● Extrait fourni:
- - - -
2021 a sonné et les Seagulls sont toujours aussi dominants sur l’ensemble du terrain. Mieux, ils ont progressé dans leur surface. Après les épisodes Wolves (3-3) et City (1-0), BHA a glané 12 points sur 18 possibles en disposant de Leeds, Liverpool et Tottenham (1-0). Pourtant pour Andy Naylor, c’est comme si rien n’avait changé «dans leur manière de jouer et d’approcher les matches.» Ou presque. «Le changement le plus important est probablement le poste de gardien.» Initialement numéro 4, Robert Sánchez s’est imposé au dépens de Mat Ryan. Selon les post-shot expected goals*, l’Australien a coûté 3 buts sur 11 matches. L’Espagnol lui, a «sauvé» près de 3 pions.

Sánchez est plus grand (1,97m) et fait sa loi à chaque sortie aérienne. À l’aise au pied et intelligent, il a aussi été excellent sur sa ligne. Devant lui, les trois centraux assurent. Dunk a nourrit les Mouettes de points. Le capitaine a marqué trois fois sur corner et multiplie les sauvetages. Un leader habile entouré des techniques White et Webster. Essentiels à la relance, ils fixent la première ligne adverse et disposent d’un bon jeu long pour exploiter la profondeur créée. Ils peuvent aussi éliminer le premier pressing et avaler l’espace jusqu’au deuxième rideau.
- - - -
● Travail demandé:
a - Indiquez si chacune des affirmations suivantes concorde avec le texte sur les Seagulls, en répondant par oui ou par non et en citant mot pour mot le passage décisif : (i) Robert Sánchez était au départ le gardien numéro 4 ; (ii) Dunk a marqué trois buts sur coup franc ; (iii) BHA a obtenu 12 points sur 18 possibles.
b - Poursuivez le texte sur les Seagulls après sa dernière phrase.
Les entrées proviennent d’une autre source que l’extrait.

Données enregistrées
- - - -
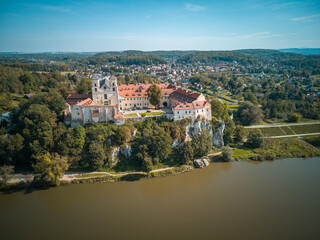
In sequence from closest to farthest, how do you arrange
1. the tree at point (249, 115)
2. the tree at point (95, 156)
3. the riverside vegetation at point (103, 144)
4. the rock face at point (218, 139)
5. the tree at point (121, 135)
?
the riverside vegetation at point (103, 144) → the tree at point (95, 156) → the tree at point (121, 135) → the rock face at point (218, 139) → the tree at point (249, 115)

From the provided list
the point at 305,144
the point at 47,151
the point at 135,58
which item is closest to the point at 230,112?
the point at 305,144

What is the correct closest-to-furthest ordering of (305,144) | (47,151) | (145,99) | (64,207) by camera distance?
(64,207), (47,151), (305,144), (145,99)

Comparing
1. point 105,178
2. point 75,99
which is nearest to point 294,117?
point 105,178

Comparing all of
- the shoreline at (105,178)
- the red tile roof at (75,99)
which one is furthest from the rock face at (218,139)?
the red tile roof at (75,99)

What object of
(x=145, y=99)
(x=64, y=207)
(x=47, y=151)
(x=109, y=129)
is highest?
(x=145, y=99)

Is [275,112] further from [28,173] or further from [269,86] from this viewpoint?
[28,173]

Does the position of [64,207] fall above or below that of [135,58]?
below

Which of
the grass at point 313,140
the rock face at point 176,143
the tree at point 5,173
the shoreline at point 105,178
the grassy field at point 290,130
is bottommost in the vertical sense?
the shoreline at point 105,178

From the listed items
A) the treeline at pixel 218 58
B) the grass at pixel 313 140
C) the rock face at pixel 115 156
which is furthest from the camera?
the treeline at pixel 218 58

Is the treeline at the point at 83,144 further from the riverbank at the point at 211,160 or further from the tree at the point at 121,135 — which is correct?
the riverbank at the point at 211,160
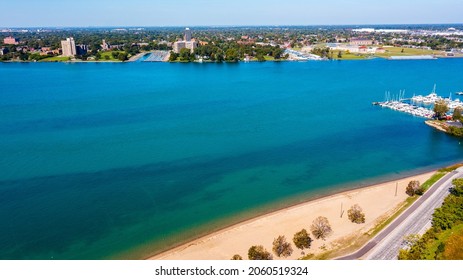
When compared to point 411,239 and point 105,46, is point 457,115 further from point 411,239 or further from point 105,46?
point 105,46

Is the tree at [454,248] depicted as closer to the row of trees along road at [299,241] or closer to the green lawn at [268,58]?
the row of trees along road at [299,241]

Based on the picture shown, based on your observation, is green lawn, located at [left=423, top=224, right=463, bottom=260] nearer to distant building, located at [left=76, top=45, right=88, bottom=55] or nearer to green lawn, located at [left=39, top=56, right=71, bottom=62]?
green lawn, located at [left=39, top=56, right=71, bottom=62]

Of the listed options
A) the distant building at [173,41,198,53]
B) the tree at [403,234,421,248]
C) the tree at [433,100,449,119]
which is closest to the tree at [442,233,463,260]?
the tree at [403,234,421,248]

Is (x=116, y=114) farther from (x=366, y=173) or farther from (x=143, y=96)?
(x=366, y=173)

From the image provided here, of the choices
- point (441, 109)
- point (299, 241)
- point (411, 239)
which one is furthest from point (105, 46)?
point (411, 239)

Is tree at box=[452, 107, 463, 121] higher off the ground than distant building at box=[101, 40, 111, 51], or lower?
- - - -
● Réponses aux exercices:
a -
(i) Oui : « Initialement numéro 4, Robert Sánchez s’est imposé au dépens de Mat Ryan. »
(ii) Non : « Le capitaine a marqué trois fois sur corner et multiplie les sauvetages. »
(iii) Oui : « BHA a glané 12 points sur 18 possibles »

b -
Des qualités de projection utiles jusque sur les côtés. Ben White aime dédoubler dans le dos de Joël Veltman. Désormais omniprésent, le piston droit pallie l’absence de Tariq Lamptey depuis décembre. Plus fiable défensivement, le Néerlandais profite de sa forme étincelante pour briller très haut sur son côté.

Les latéraux de l’Amex apportent verticalité et largeur face à des blocs regroupés au centre. Ils aèrent l’axe et se délectent des transversales reçues après avoir vu le jeu progresser à l’opposé.

Flexibilité et Bissouma

Autre atout de Potter : sa flexibilité. «La composition évolue, les joueurs changent souvent de positions, pas seulement entre les rencontres mais aussi pendant les matches», précise Andy Naylor. L’animation du système est mouvante et ses poulains voient différents coins du pré.

Burn a pallié l’absence de Webster lors des trois dernières sorties. Blessé pour une longue durée, March a laissé son poste à Alzate ou à Burn. L’Anglais a aussi été numériquement remplacé par Connolly, ailier gauche du 4-2-3-1 dessiné contre WBA. Via DemiVolée.

Les principes sont établis, Brighton aime avoir le ballon mais s’adapte aux caractéristiques adverses. Exemple : Potter s’est payé Bielsa. BHA a profité de l’absence de Phillips pour isoler la sentinelle Struijk. Perdu dans la densité, il fût rarement trouvé ou jamais en mesure de récompenser les appels des coéquipiers. Coupé en deux, Leeds a été pilonné par les projections des centraux.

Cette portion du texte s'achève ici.